EXERCISE DIRECTIONS =>
Write out every entry below word for word, leaving out the pictures.

Spatial reasoning records:
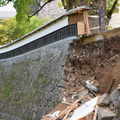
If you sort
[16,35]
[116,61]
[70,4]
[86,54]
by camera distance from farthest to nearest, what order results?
1. [16,35]
2. [70,4]
3. [86,54]
4. [116,61]

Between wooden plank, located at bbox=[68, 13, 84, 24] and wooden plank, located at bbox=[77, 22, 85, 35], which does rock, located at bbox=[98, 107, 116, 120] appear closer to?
wooden plank, located at bbox=[77, 22, 85, 35]

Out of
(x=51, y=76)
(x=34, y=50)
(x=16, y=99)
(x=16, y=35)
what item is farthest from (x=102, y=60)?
(x=16, y=35)

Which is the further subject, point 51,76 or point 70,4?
point 70,4

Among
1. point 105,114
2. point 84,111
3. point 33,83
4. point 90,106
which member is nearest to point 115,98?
point 105,114

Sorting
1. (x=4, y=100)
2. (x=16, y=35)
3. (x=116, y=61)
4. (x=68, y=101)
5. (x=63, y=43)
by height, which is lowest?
(x=4, y=100)

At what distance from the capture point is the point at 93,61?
8.19 m

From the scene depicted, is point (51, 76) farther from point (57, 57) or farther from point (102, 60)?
point (102, 60)

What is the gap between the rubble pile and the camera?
17.4 ft

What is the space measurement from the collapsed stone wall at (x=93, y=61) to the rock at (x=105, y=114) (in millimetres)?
1732

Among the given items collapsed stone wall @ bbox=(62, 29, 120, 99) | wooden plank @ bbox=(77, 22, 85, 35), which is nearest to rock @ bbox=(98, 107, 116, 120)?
Answer: collapsed stone wall @ bbox=(62, 29, 120, 99)

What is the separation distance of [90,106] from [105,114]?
83 centimetres

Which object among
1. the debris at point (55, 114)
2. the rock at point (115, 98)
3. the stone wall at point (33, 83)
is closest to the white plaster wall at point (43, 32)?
the stone wall at point (33, 83)

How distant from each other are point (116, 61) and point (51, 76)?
3.00 meters

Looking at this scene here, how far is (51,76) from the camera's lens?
934cm
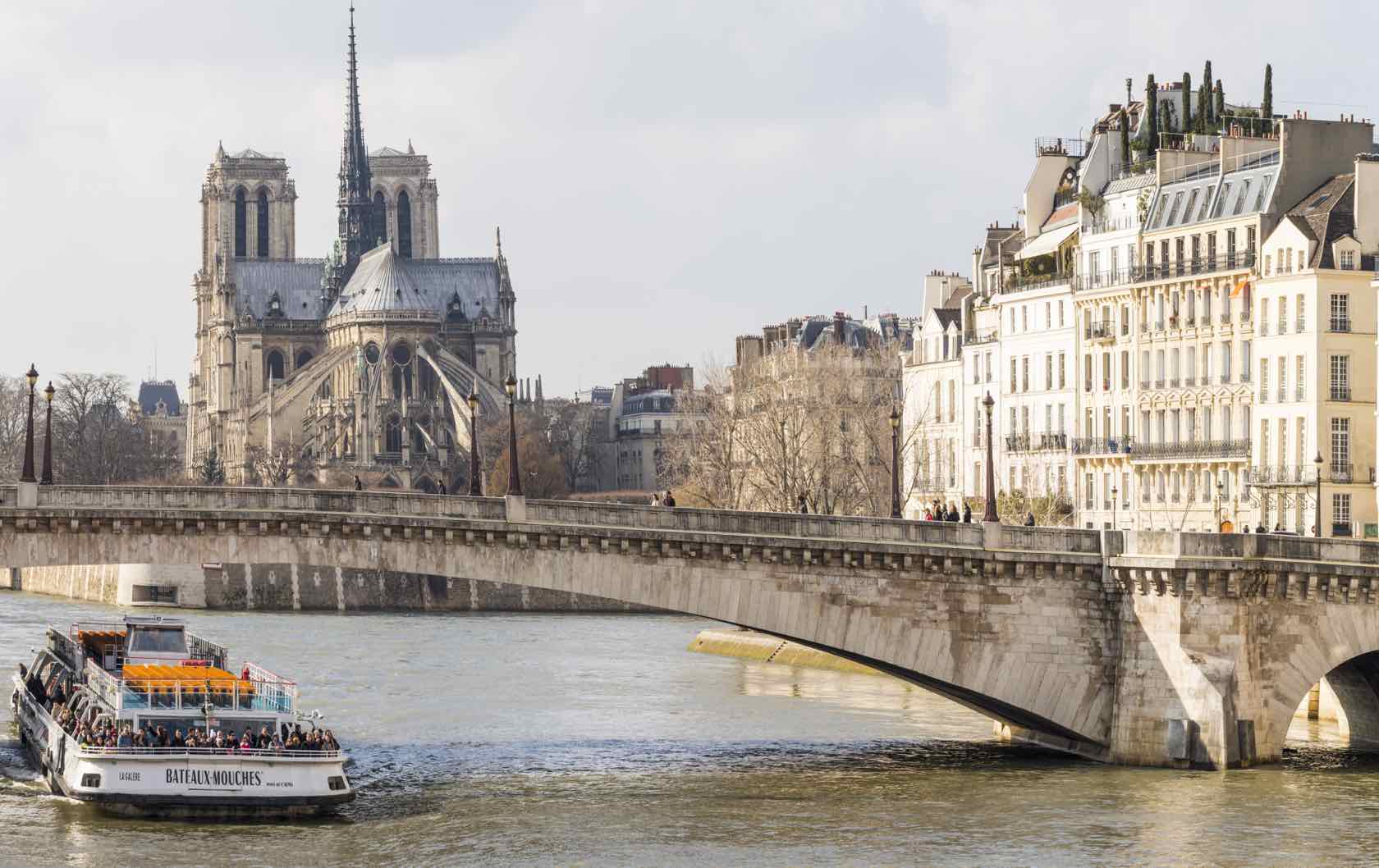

EXERCISE OUTPUT =>
If you sort
[16,35]
[116,61]
[70,4]
[86,54]
by camera distance from farthest to nearest, what order results?
1. [16,35]
2. [70,4]
3. [86,54]
4. [116,61]

Between wooden plank, located at bbox=[68, 13, 84, 24] and wooden plank, located at bbox=[77, 22, 85, 35], which does rock, located at bbox=[98, 107, 116, 120] appear closer to?
wooden plank, located at bbox=[77, 22, 85, 35]

Out of
(x=51, y=76)
(x=34, y=50)
(x=16, y=99)
(x=16, y=35)
what item is farthest from (x=102, y=60)?
(x=16, y=35)

Which is the further subject, point 51,76 or point 70,4?
point 70,4

Among
1. point 105,114
2. point 84,111
3. point 33,83
4. point 90,106
which member is nearest to point 115,98?
point 105,114

Sorting
1. (x=4, y=100)
2. (x=16, y=35)
3. (x=116, y=61)
4. (x=68, y=101)
5. (x=63, y=43)
by height, which is lowest?
(x=4, y=100)

At what distance from the capture point is the point at 93,61?
8.19 m

From the scene depicted, is point (51, 76) farther from point (57, 57) or farther from point (102, 60)?
point (102, 60)

What is the gap between the rubble pile and the camera?
17.4 ft

What is the space measurement from the collapsed stone wall at (x=93, y=61) to the rock at (x=105, y=114) (in millimetres)?
1732

Among the given items collapsed stone wall @ bbox=(62, 29, 120, 99) | wooden plank @ bbox=(77, 22, 85, 35), which is nearest to rock @ bbox=(98, 107, 116, 120)?
Answer: collapsed stone wall @ bbox=(62, 29, 120, 99)

What is the separation distance of [90,106] from [105,114]?
83 centimetres

Which object among
1. the debris at point (55, 114)
2. the rock at point (115, 98)
3. the stone wall at point (33, 83)
is closest to the white plaster wall at point (43, 32)?
the stone wall at point (33, 83)

How distant from each other are point (116, 61) and point (51, 76)?
3.00 meters

Looking at this scene here, how far is (51,76) from the camera's lens?
934cm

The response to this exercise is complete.